One player arriving or leaving is a “signing” or a “sale”. Two or three either way represents “tinkering with the squad”. Any more than that, though, and a manager is “overseeing” an “overhaul”. “Overhauls” tend to be “radical”, and often occur in the first transfer window after a manager has been appointed.


PERSONAL TERMS

Have to be “agreed”, and tend to be one of the final things signed off before a player “puts pen to paper” on his contract. Are often “finalised” at around the same time a player “undergoes” his medical. Occasionally, transfers can “collapse” because of a “snag” with the “personal terms”. This tends to be because agents are making “excessive wage demands”.


QUEUE

If a player suddenly becomes available, then “interested parties” have to form a “queue”. Where this metaphorical “queue” begins and ends is generally unclear, but clubs “jostle for position” to get to the “head” of it. A selling club will encourage the existence of a “queue”, as it tends to “spark” a “bidding war” for their player.

(Entries provided):
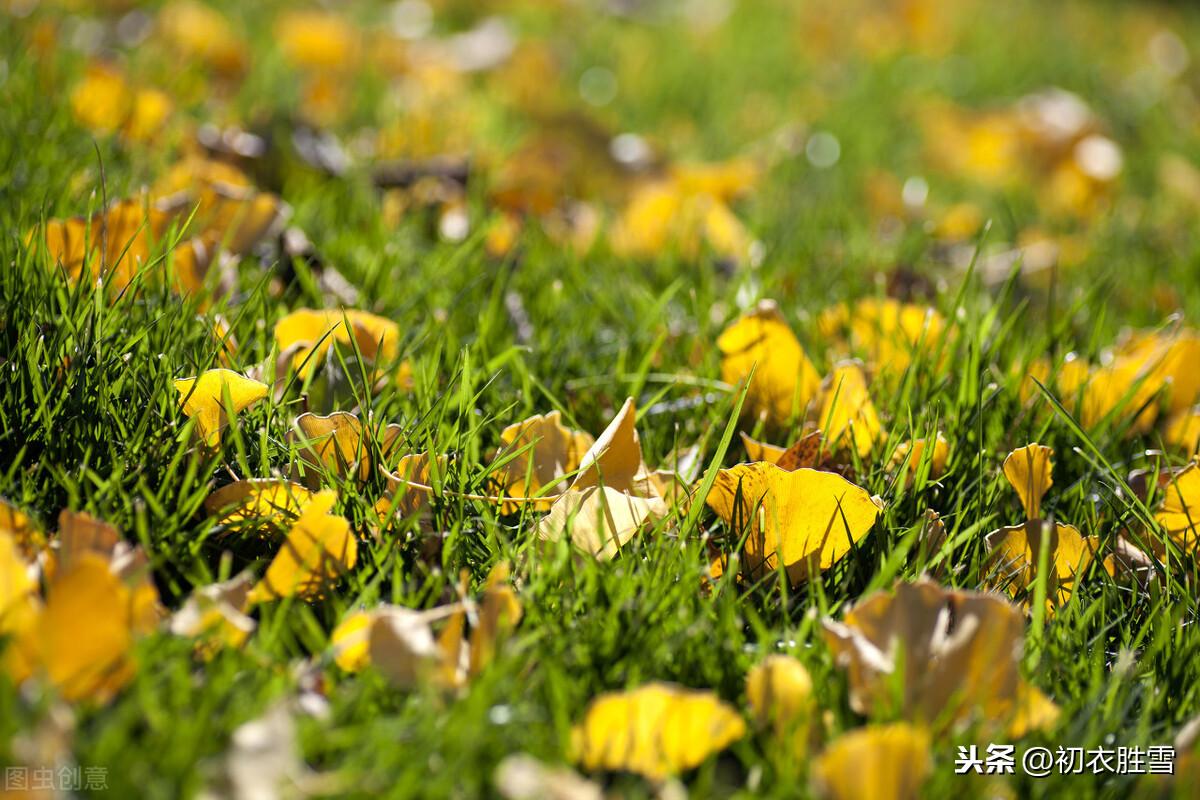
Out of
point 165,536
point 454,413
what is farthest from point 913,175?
point 165,536

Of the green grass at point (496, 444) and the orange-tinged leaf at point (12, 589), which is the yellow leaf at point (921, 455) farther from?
the orange-tinged leaf at point (12, 589)

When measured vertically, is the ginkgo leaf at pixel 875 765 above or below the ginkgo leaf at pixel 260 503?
above

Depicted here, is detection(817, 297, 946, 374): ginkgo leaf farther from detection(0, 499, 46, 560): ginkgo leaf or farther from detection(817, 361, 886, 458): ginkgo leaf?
detection(0, 499, 46, 560): ginkgo leaf

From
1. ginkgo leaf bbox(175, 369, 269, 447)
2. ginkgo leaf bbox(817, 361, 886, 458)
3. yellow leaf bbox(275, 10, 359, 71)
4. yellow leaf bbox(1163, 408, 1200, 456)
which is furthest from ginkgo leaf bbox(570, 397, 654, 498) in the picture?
yellow leaf bbox(275, 10, 359, 71)

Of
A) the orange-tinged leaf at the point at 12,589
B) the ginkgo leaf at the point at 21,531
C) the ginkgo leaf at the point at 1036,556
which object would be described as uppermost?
the orange-tinged leaf at the point at 12,589

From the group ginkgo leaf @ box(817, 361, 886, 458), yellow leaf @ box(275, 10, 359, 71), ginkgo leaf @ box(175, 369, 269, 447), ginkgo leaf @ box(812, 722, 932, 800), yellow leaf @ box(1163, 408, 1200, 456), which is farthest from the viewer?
yellow leaf @ box(275, 10, 359, 71)

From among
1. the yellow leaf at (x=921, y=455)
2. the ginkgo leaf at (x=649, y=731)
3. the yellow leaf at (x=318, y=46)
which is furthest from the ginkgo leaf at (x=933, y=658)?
the yellow leaf at (x=318, y=46)

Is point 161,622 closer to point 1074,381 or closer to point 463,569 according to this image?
point 463,569
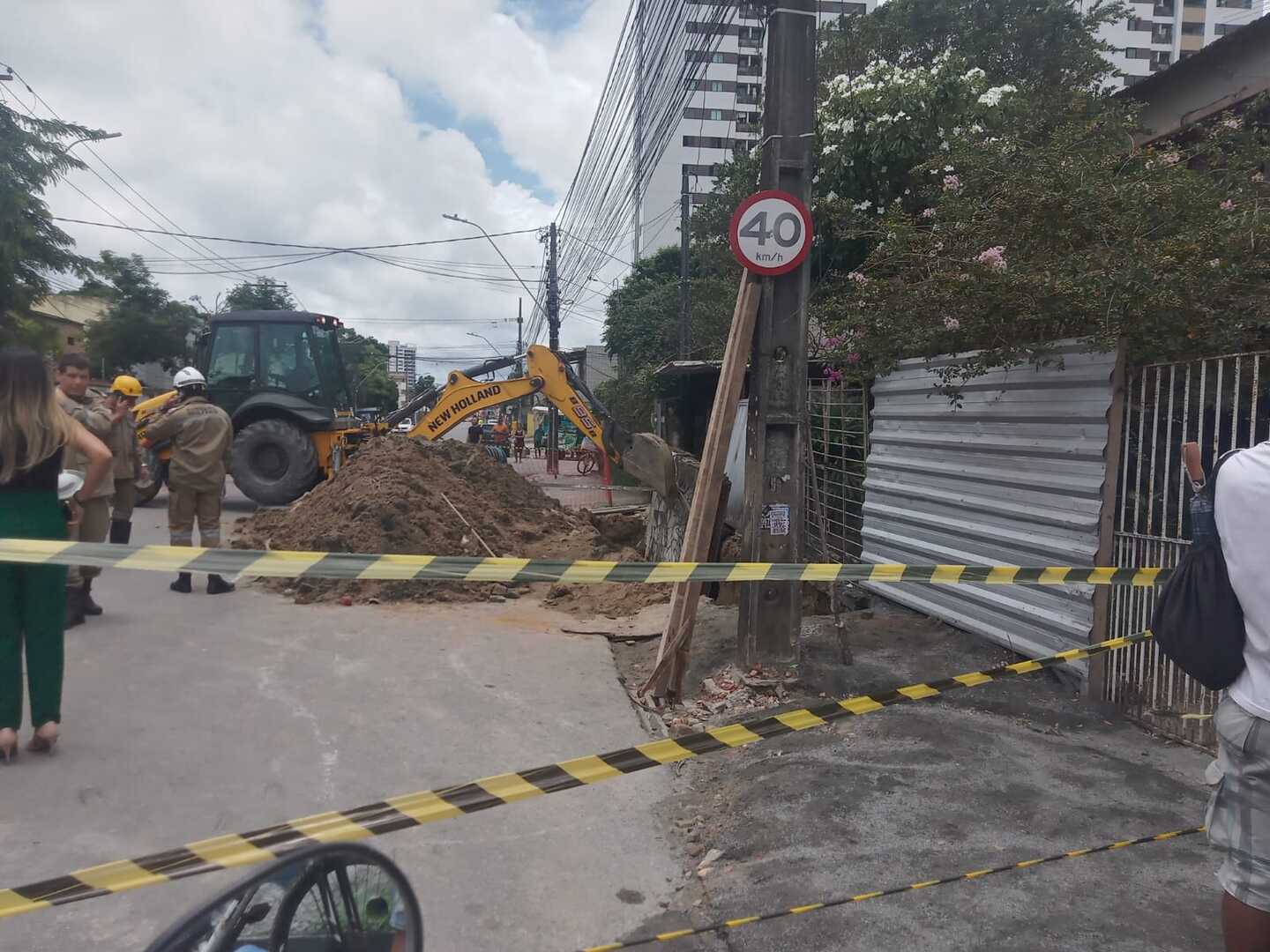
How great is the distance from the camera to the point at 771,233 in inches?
208

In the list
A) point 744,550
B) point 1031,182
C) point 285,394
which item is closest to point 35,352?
point 744,550

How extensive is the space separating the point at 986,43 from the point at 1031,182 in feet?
34.5

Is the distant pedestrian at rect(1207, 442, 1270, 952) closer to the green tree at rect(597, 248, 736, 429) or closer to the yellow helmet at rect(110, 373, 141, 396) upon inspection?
the yellow helmet at rect(110, 373, 141, 396)

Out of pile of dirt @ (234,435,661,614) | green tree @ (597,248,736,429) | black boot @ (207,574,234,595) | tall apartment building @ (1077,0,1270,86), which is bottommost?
black boot @ (207,574,234,595)

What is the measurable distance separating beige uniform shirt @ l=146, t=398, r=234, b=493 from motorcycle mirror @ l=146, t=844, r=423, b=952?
20.8ft

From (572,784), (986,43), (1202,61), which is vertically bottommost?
(572,784)

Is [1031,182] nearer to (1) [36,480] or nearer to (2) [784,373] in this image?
(2) [784,373]

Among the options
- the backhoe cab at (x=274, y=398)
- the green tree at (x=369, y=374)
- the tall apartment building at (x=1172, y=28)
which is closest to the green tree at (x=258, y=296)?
the green tree at (x=369, y=374)

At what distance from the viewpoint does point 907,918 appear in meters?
2.85

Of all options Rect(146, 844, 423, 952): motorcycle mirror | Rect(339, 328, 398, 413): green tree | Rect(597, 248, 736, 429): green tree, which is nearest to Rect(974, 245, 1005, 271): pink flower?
Rect(146, 844, 423, 952): motorcycle mirror

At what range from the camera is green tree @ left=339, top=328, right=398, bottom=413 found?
55.4m

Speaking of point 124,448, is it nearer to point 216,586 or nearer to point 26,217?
point 216,586

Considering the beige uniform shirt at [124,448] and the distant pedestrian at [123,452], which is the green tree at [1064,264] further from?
the beige uniform shirt at [124,448]


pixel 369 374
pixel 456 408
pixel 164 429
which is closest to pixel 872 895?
pixel 164 429
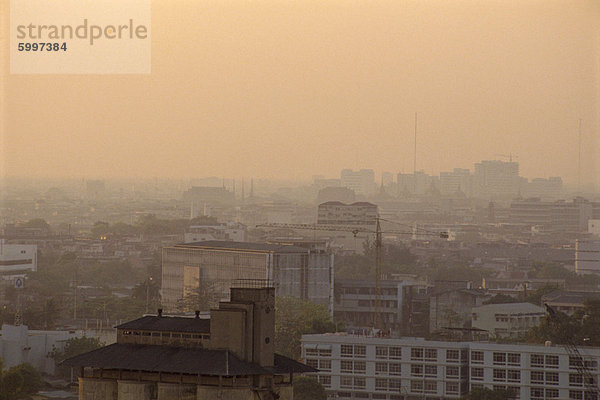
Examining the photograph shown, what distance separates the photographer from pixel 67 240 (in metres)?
36.2

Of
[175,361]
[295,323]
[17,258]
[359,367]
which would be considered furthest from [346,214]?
[175,361]

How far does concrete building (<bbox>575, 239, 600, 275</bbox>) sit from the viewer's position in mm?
32375

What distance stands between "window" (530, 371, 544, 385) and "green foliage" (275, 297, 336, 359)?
15.0 feet

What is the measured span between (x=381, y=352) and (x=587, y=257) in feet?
66.5

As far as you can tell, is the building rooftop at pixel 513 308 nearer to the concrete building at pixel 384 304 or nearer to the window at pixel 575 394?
the concrete building at pixel 384 304

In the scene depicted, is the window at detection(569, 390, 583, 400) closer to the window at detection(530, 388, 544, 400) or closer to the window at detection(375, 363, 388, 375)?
the window at detection(530, 388, 544, 400)

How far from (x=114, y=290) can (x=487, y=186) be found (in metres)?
17.8

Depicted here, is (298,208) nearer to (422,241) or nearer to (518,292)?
(422,241)

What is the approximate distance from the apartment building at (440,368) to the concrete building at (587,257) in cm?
1899

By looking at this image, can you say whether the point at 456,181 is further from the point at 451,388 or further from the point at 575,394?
the point at 575,394

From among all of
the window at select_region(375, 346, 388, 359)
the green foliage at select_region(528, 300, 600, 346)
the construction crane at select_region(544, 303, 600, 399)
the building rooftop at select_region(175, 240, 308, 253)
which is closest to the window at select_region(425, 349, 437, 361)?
the window at select_region(375, 346, 388, 359)

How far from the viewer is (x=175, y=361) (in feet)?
22.6

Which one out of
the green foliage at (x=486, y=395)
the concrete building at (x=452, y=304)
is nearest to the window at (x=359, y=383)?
A: the green foliage at (x=486, y=395)

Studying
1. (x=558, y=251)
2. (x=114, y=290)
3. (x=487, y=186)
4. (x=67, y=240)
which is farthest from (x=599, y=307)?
(x=487, y=186)
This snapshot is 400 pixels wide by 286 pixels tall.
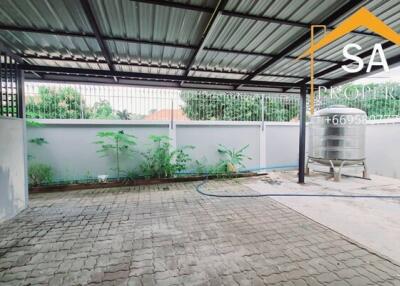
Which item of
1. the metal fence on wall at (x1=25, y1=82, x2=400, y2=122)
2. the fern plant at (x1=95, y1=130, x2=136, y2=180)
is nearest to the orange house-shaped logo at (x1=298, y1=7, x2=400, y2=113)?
the metal fence on wall at (x1=25, y1=82, x2=400, y2=122)

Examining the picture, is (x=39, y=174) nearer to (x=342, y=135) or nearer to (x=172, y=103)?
(x=172, y=103)

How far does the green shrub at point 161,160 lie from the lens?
17.3ft

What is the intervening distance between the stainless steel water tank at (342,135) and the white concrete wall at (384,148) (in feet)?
3.07

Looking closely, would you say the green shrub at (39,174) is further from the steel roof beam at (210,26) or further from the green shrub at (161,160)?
the steel roof beam at (210,26)

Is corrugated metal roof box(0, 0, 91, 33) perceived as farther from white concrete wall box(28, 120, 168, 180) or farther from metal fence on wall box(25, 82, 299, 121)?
white concrete wall box(28, 120, 168, 180)

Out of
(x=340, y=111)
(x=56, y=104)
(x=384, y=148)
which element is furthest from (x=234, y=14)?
(x=384, y=148)

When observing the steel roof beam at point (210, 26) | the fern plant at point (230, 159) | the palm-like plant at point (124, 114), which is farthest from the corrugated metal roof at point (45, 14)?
the fern plant at point (230, 159)

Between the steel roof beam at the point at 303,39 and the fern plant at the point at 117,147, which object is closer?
the steel roof beam at the point at 303,39

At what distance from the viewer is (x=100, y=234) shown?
2.60 meters

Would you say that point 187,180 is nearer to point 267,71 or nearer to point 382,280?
point 267,71

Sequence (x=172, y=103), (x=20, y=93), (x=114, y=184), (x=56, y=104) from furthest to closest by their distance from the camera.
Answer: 1. (x=172, y=103)
2. (x=56, y=104)
3. (x=114, y=184)
4. (x=20, y=93)

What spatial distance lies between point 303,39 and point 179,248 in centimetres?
316

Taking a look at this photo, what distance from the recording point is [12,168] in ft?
10.2

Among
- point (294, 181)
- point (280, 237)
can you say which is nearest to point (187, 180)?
point (294, 181)
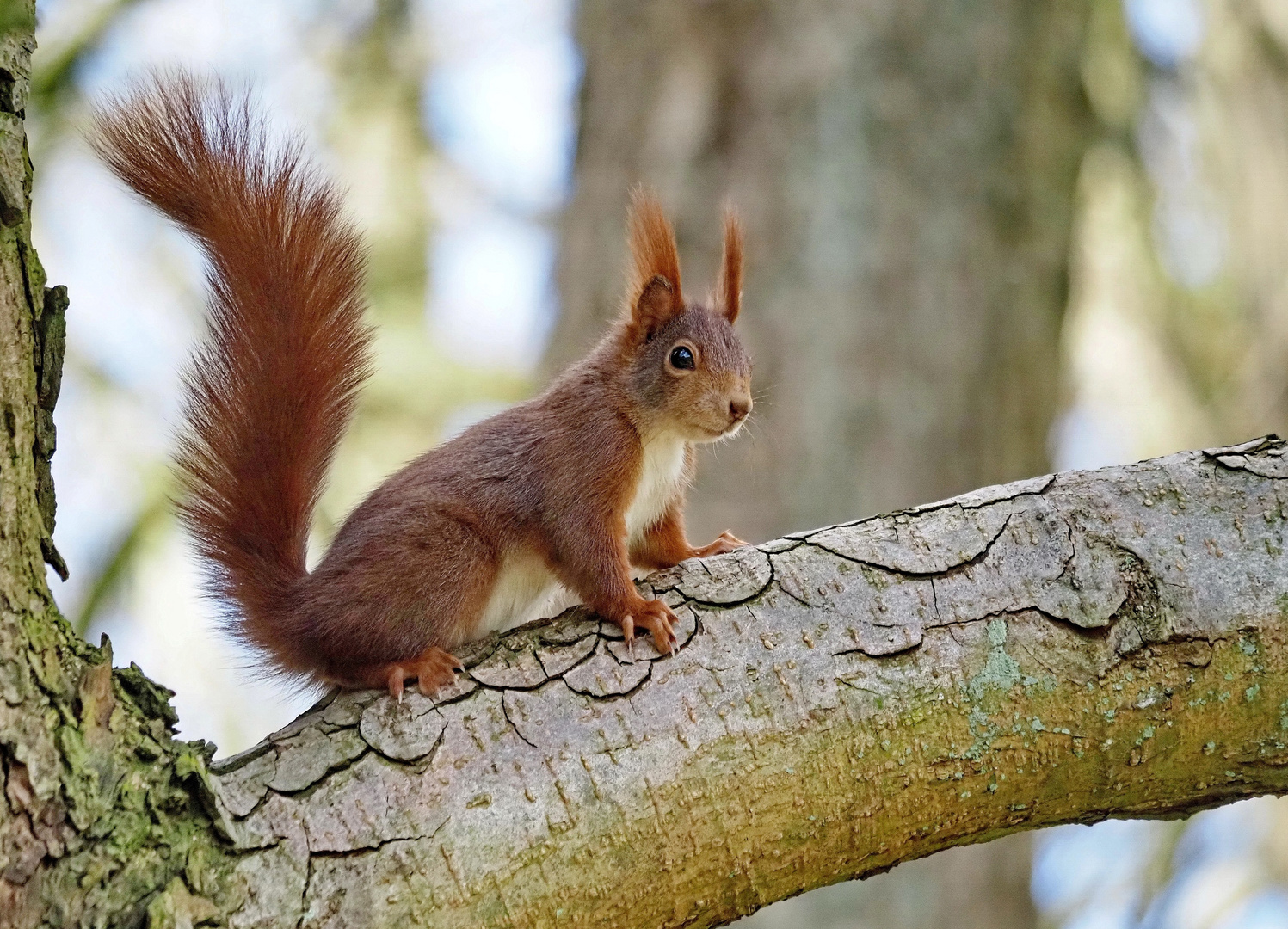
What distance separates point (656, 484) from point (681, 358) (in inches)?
8.8

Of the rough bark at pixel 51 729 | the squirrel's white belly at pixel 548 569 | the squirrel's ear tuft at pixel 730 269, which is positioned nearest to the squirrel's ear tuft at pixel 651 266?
the squirrel's ear tuft at pixel 730 269

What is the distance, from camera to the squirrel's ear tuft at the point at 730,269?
2.45 meters

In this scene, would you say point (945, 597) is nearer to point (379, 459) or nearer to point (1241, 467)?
point (1241, 467)

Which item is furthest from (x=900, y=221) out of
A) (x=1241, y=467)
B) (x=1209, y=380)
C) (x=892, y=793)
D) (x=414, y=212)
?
(x=892, y=793)

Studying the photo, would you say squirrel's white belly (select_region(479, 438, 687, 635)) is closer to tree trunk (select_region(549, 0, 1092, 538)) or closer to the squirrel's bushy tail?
the squirrel's bushy tail

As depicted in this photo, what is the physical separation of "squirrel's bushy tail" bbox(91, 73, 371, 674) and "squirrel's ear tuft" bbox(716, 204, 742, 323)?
0.73m

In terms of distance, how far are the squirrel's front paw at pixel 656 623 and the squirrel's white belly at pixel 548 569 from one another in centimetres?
44

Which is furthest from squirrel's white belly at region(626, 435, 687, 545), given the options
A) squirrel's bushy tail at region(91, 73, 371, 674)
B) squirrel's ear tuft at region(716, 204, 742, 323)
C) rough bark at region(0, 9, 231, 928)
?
rough bark at region(0, 9, 231, 928)

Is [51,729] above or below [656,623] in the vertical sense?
below

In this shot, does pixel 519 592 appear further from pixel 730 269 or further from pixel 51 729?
pixel 51 729

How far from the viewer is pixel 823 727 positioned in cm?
156

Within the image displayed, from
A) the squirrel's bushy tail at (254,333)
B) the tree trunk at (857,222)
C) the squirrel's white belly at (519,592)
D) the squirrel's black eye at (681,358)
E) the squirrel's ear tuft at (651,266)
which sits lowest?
the squirrel's white belly at (519,592)

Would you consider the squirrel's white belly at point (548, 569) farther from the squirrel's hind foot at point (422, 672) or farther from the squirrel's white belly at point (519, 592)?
the squirrel's hind foot at point (422, 672)

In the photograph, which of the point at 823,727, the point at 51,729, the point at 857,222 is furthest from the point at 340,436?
the point at 857,222
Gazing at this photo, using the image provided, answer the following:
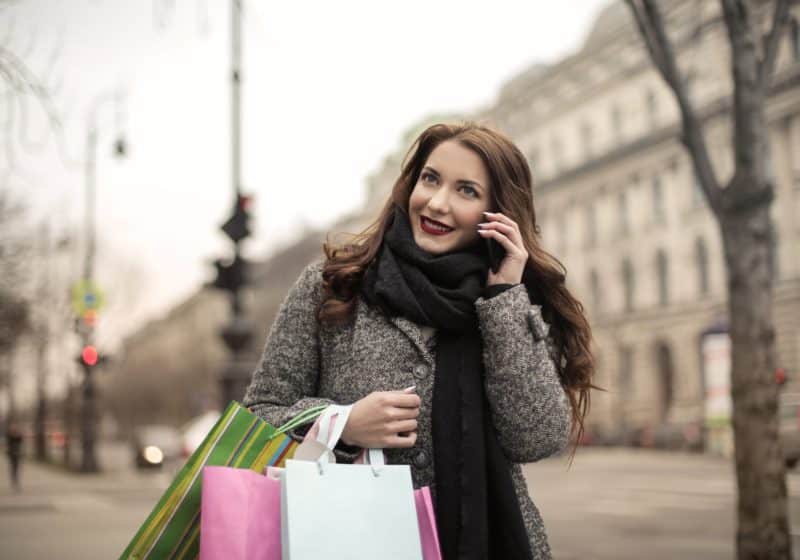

(What you will do):
A – In the passage on football transfer jargon, why does a selling club encourage a "queue" for its player? Answer in one to three sentences.
B – Summarize the passage on football transfer jargon in three sentences.
C – Continue the passage on football transfer jargon after its description of the "queue."

(Answers to the tasks):
A – A selling club encourages a "queue" because a queue tends to "spark" a "bidding war" for its player.

B – The passage explains that a single player arriving or leaving is a "signing" or a "sale," while two or three moves count as "tinkering with the squad." Any more than that counts as a "radical overhaul," which often happens in a new manager's first transfer window. It also says that "personal terms" are agreed near the end of a deal, that transfers sometimes "collapse" over them because agents make "excessive wage demands," and that clubs "jostle" in a metaphorical "queue" for an available player, which selling clubs encourage because it tends to "spark" a "bidding war."

C –
REFUSED TO RULE OUT

Doesn’t necessarily mean something is “ruled in”, but tends to be used as transfer-market shorthand for the same. “Refusing to rule out” an “interest” in something is often a manager’s way of refusing to answer a question directly. Tends to be slightly less concrete than the “issuing of a come and get me plea”, but often leads to the same conclusions.


SHOWDOWN TALKS

If two parties have been at “loggerheads” for a while, and an initial round of “clear-the-air talks” has not worked, the next stage in the resolution process is a series of “showdown talks”. They tend to be “hastily-arranged”, and normally involve a manager “laying down the law” to his player. If “showdown talks” fail, the submission of a “formal transfer request” normally follows.


TUG-OF-WAR

Once a “queue” of clubs is reduced to just two, they immediately become involved in a “transfer tug-of-war”. A “three-way-tug-of-war” is not unknown, but a straight head-to-head is much more common. The “tug-of-war” tends to be more focused and clinical than a “transfer tussle”, although if tensions become enflamed, a “transfer dogfight” can ensue.


UNVEILING

New signings are never revealed. Nor are new managers. They are always “unveiled”, preferably at a “hastily-arranged introductory press conference”. No transfer is ever official until the new arrival has been pictured on his club’s pitch, waving a scarf above his head. Preferably in a club shirt, with his new number on the back.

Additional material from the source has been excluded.